Estava bebendo hum Lobo encarniçado em hum ribeiro de agua, e pela parte debaixo chegou hum Cordeiro tambem a beber. Olhou-o o Lobo de máo rosto, e disse reganhando os dentes: Porque tiveste tanta ousadia de me turvar a agua, onde estou bebendo? Respondeo o Cordeiro com humildade: A agua corre para mim, por tanto não posso eu torvar-vola. Torna o Lobo mais colerico a dizer: Por isso me has de praguejar? Seis mezes haverá que
me fez outro tanto teu Pai. Respondeo o Cordeiro: Nesse tempo Senhor, ainda eu não era nascido, nem tenho culpa. Sim tens, replicou o Lobo, que todo o pasto de meu campo estragaste. Mal póde ser isso, disse o Cordeiro, porque ainda não tenho dentes.
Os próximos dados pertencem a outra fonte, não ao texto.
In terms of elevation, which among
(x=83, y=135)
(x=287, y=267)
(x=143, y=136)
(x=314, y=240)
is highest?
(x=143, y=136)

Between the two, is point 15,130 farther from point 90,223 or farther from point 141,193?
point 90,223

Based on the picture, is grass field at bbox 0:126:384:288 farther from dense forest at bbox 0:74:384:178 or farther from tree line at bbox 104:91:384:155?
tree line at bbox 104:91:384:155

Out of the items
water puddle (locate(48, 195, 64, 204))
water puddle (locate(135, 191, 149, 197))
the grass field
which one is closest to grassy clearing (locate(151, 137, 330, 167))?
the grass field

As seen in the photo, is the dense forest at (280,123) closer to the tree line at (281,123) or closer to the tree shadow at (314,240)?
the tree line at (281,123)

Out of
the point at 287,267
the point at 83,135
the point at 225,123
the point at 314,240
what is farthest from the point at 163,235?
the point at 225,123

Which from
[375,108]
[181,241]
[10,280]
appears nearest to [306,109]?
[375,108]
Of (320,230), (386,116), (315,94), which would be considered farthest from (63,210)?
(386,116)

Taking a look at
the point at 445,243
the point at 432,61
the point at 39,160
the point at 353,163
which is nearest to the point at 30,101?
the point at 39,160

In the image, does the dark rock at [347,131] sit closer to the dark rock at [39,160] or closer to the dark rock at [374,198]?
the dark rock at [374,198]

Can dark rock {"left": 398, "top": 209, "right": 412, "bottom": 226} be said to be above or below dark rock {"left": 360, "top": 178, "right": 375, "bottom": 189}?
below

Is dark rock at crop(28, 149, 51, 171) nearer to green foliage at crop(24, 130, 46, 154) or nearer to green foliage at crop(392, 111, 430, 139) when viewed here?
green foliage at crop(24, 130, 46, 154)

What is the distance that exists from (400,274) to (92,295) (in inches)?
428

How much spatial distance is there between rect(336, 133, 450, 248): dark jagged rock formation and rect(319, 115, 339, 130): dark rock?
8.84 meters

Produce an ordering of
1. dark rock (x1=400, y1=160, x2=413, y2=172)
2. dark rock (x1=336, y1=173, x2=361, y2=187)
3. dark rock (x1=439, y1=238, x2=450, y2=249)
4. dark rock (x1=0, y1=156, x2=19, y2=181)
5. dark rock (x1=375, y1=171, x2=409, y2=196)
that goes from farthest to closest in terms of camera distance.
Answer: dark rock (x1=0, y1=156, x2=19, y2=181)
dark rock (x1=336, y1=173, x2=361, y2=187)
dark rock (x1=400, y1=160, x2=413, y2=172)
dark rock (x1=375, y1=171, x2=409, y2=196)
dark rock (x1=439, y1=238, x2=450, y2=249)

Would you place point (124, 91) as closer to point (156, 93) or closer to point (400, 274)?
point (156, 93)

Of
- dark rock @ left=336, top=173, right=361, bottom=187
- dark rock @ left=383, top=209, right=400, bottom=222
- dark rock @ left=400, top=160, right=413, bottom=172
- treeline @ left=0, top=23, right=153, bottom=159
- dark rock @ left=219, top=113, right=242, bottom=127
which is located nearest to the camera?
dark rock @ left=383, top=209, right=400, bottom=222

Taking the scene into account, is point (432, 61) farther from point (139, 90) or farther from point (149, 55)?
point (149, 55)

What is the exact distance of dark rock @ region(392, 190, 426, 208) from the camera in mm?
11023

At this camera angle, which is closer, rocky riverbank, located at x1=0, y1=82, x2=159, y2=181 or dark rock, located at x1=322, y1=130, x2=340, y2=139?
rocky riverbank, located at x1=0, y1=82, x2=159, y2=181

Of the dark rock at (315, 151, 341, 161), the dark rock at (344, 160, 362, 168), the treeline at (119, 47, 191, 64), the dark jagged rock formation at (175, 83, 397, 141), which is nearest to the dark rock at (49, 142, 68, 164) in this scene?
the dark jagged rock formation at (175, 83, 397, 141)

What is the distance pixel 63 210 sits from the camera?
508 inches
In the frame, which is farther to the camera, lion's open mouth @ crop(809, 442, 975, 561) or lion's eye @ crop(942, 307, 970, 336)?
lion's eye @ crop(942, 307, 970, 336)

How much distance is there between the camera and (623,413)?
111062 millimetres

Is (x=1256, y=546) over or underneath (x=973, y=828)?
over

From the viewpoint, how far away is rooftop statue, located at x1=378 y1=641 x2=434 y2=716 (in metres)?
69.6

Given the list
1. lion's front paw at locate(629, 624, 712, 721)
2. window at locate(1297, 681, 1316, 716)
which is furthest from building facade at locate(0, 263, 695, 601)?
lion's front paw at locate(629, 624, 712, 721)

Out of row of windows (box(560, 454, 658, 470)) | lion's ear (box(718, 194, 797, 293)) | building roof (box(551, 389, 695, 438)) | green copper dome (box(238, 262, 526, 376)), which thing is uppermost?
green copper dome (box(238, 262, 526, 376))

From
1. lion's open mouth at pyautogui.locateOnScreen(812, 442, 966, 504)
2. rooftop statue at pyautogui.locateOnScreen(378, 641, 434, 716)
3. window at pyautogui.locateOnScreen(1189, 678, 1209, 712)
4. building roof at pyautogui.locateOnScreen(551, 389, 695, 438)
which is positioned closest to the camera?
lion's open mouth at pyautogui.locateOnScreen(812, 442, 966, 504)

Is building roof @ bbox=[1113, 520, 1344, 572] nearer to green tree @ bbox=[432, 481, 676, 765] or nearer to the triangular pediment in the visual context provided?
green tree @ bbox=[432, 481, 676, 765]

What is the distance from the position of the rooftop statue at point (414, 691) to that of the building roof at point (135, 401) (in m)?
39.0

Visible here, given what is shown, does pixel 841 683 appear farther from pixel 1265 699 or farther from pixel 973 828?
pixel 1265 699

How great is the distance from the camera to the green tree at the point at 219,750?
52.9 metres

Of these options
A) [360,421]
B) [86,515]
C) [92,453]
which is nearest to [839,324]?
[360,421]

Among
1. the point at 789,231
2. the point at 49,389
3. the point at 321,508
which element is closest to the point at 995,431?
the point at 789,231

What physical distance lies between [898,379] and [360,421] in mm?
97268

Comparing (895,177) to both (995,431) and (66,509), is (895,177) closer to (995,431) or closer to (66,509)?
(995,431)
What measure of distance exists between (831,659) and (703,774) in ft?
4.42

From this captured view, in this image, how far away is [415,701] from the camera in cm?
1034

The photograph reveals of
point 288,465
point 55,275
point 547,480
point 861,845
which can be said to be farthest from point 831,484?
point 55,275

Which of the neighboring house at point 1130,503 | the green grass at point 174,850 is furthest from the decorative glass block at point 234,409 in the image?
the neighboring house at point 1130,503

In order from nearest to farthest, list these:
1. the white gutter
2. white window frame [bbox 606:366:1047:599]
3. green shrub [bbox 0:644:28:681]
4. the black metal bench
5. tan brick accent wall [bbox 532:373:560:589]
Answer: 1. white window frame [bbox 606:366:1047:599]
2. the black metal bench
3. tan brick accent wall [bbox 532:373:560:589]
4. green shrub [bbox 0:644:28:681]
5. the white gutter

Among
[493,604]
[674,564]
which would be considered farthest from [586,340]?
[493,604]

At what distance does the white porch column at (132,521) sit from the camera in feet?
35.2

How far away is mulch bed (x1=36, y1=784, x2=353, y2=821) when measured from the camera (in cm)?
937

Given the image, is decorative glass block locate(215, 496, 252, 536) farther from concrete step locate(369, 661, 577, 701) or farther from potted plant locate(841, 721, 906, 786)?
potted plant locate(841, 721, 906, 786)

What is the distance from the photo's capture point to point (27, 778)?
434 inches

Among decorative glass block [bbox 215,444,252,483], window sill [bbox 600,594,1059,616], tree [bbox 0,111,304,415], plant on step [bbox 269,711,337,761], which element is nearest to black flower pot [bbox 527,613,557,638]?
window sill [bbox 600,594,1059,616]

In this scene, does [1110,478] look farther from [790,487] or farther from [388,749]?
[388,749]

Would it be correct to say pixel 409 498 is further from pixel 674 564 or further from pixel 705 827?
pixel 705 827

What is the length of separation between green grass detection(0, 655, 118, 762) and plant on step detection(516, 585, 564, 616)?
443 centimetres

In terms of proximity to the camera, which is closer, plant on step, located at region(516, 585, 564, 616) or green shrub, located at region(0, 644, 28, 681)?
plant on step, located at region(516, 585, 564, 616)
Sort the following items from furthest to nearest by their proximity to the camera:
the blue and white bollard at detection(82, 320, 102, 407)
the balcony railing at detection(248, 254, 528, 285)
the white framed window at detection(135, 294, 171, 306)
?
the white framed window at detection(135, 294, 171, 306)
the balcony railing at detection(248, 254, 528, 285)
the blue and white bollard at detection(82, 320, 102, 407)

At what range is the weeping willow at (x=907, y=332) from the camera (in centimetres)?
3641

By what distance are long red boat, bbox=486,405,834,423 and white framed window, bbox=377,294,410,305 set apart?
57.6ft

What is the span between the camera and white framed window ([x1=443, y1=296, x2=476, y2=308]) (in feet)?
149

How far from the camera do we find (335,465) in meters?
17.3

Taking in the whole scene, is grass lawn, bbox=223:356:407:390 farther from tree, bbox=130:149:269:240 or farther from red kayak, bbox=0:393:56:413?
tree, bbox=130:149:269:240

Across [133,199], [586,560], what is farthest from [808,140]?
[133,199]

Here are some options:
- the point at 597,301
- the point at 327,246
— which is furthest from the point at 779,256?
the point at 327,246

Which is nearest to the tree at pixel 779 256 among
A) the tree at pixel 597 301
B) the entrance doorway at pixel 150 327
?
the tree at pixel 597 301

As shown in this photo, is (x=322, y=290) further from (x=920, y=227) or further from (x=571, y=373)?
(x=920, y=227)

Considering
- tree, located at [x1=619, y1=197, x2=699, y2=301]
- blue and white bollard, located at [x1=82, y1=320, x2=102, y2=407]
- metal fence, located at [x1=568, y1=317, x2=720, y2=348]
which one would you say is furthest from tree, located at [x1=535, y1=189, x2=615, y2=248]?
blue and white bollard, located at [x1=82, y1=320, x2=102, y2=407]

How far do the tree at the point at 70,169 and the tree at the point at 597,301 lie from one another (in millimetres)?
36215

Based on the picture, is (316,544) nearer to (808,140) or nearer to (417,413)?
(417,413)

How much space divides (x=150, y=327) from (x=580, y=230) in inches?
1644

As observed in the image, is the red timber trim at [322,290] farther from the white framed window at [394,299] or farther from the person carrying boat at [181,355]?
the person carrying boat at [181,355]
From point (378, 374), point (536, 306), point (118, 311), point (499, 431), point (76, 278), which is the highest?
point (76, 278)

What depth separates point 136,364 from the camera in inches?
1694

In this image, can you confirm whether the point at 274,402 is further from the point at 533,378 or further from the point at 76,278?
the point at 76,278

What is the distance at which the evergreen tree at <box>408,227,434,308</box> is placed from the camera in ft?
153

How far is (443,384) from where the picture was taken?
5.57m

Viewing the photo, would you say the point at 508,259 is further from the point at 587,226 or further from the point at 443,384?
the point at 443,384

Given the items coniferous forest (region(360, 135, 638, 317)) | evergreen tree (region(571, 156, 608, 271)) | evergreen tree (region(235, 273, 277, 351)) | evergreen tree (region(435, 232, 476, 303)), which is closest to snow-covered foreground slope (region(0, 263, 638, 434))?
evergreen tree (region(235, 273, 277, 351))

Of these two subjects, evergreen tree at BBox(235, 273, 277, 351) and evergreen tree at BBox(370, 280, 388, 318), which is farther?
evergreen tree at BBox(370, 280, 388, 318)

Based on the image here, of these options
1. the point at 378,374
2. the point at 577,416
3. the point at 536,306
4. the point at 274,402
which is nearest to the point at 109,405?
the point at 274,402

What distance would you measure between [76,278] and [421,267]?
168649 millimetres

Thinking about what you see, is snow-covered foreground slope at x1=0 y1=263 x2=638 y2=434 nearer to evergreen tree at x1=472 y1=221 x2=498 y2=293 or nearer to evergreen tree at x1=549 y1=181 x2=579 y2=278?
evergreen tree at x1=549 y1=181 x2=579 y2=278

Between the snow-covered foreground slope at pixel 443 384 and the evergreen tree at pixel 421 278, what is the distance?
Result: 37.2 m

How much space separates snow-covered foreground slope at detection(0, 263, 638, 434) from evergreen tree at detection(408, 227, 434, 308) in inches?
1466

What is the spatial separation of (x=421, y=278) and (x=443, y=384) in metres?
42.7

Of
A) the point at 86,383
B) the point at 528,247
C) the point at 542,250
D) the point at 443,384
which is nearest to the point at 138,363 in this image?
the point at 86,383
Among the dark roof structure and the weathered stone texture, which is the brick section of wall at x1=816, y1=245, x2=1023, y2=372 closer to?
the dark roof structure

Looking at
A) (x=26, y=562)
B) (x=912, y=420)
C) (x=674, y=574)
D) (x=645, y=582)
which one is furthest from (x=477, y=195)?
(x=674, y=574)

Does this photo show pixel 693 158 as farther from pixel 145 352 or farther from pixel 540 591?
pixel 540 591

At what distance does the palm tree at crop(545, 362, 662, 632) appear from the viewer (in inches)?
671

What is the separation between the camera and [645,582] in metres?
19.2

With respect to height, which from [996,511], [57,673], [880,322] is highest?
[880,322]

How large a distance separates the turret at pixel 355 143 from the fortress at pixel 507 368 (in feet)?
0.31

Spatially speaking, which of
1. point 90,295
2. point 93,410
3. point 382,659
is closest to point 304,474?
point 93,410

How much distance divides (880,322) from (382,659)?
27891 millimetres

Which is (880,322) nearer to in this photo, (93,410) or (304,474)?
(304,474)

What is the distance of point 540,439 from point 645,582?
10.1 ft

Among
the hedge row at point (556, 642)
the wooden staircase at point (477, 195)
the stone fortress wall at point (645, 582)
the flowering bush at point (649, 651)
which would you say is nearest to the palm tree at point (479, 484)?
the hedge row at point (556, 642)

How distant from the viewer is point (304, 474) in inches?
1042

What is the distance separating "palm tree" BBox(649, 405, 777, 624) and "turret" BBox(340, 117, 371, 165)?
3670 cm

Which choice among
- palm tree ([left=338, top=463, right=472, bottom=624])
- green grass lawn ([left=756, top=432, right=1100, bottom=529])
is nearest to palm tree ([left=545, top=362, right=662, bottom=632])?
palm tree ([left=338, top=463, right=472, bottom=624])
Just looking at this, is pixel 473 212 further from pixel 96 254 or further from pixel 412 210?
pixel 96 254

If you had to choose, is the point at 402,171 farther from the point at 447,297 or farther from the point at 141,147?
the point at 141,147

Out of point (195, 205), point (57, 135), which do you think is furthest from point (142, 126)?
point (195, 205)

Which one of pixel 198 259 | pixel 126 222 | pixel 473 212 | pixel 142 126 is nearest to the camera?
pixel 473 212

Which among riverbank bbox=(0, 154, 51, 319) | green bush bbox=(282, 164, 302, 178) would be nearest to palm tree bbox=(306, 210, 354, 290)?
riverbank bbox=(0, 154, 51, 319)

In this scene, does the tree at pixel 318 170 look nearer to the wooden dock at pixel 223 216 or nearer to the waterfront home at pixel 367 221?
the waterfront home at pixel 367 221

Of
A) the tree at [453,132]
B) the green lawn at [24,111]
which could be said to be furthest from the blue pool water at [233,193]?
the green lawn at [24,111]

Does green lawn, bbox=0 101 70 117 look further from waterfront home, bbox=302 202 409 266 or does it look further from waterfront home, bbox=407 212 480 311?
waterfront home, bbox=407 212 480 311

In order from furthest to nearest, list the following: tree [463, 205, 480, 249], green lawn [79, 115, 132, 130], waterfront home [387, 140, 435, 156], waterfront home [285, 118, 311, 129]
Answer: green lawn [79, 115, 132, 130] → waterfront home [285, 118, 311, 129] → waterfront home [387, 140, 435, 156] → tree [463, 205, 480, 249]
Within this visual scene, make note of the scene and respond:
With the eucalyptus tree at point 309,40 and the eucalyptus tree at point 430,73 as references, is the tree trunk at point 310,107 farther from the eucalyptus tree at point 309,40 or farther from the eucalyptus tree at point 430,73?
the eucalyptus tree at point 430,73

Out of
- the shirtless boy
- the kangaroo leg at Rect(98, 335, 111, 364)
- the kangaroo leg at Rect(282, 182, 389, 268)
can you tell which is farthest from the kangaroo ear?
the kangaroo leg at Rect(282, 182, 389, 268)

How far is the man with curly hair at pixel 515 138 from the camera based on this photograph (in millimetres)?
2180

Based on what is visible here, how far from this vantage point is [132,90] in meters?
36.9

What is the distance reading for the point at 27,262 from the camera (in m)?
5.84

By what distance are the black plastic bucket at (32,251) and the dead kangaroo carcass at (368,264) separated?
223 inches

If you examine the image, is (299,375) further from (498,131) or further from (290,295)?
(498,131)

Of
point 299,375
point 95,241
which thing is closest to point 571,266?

O Lobo, sem mais razões, saltou sobre elle,
MORALIDADE
e logo o degolou e o comeo.
Claramente mostra esta Fabula que nenhuma justiça, nem razões valem ao innocente, para o livrarem das mãos do inimigo poderoso e desalmado. Poucas Cidades ou Villas ha, onde não haja estes Lobos, que sem causa, nem
razão, matão ao pobre, e lhe chupãoo sangue, só por odio ou má inclinação.